This work addresses the critical bottleneck in compiling for trapped-ion quantum charge-coupled device (TI-QCCD) architectures, where qubit mapping and routing are constrained by physical limitations such as ion transport, trap capacity, and congestion. The authors propose a compilation framework based on a positional graph abstraction that uniformly models executable zones, movement paths, and routing constraints, integrating an enhanced SABRE-inspired heuristic search. Their approach innovatively introduces a relative movement scoring scheme and a memoized congestion-resolution mechanism, which substantially reduces redundant computations without altering scheduling decisions. This advancement significantly improves the scalability of SABRE-like algorithms on TI-QCCD platforms, offering an efficient and practical solution for qubit mapping and routing on heterogeneous quantum hardware.

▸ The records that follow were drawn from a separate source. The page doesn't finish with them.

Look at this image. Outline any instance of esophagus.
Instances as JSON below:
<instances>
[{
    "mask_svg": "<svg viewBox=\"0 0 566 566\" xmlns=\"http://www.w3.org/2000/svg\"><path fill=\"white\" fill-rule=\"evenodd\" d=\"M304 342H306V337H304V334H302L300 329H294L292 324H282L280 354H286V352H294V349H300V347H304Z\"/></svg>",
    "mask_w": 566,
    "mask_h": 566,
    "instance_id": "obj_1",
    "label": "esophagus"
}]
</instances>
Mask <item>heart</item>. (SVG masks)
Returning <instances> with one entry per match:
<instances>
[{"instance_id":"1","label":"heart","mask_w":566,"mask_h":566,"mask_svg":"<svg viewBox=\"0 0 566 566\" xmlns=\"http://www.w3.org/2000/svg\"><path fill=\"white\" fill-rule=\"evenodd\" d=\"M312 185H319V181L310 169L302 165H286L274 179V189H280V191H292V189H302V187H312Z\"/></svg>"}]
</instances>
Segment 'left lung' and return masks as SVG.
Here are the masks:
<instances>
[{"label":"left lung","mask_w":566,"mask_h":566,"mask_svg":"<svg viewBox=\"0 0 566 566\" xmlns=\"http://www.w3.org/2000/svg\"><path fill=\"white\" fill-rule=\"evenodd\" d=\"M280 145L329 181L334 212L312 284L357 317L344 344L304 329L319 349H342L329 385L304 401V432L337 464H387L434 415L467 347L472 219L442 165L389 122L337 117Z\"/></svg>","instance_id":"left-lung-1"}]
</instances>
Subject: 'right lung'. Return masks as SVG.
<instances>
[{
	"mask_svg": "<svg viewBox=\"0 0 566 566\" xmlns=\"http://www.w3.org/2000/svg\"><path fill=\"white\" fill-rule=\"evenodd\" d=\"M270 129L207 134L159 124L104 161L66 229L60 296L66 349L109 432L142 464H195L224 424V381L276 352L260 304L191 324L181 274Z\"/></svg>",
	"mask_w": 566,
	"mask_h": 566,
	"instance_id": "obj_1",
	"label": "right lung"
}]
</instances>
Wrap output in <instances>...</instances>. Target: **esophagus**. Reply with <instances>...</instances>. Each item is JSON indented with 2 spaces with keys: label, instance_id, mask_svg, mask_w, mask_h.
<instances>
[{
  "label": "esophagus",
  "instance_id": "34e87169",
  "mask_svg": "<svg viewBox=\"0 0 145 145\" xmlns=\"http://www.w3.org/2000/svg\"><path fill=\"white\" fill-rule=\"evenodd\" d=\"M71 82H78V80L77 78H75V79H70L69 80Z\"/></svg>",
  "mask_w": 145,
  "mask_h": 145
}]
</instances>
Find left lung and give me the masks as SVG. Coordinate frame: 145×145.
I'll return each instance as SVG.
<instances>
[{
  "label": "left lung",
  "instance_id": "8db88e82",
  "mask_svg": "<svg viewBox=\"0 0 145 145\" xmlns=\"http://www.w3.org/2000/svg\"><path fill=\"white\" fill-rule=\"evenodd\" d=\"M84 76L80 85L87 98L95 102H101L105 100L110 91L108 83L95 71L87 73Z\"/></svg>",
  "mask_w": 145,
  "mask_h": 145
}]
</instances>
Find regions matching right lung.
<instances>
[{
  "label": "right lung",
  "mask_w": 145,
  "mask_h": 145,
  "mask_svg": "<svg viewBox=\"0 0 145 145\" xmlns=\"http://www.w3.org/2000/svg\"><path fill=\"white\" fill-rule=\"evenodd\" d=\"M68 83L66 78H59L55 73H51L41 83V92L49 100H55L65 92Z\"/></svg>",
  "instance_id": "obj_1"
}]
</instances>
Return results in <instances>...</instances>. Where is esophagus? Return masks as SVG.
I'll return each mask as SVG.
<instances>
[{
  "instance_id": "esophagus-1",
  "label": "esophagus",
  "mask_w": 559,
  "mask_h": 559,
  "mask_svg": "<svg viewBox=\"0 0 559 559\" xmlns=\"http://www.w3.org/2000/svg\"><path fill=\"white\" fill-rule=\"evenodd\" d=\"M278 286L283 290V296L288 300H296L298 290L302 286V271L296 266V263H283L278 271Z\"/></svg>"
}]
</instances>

Scalable qubit mapping and routing remain major bottlenecks in quantum compilation, especially for Trapped-Ion Quantum Charge-Coupled device (TI-QCCD) architectures, where qubit interactions require physically shuttling ions under strict movement, congestion, and trap-capacity constraints. We present a compilation framework built around the position graph abstraction, a unified representation of executable locations, movement paths, and routing constraints that enables heuristic mappers to operate directly on shuttling-based hardware. Using this abstraction, we accelerate the SWAP-based BidiREctional heuristic search (SABRE) by implementing relative move scoring, which caches repeated heuristic move evaluations that arise during search, and memoized congestion resolution, which speeds up the resolution of repeated congestion. This optimization removes redundant computation without changing routing/shuttling decisions, improving the scalability of SABRE-based methods on TI-QCCD systems. Our results show that combining an architecture-aware abstraction with memoized heuristic evaluation yields a practical and effective path toward scalable qubit mapping and routing across heterogeneous quantum architectures.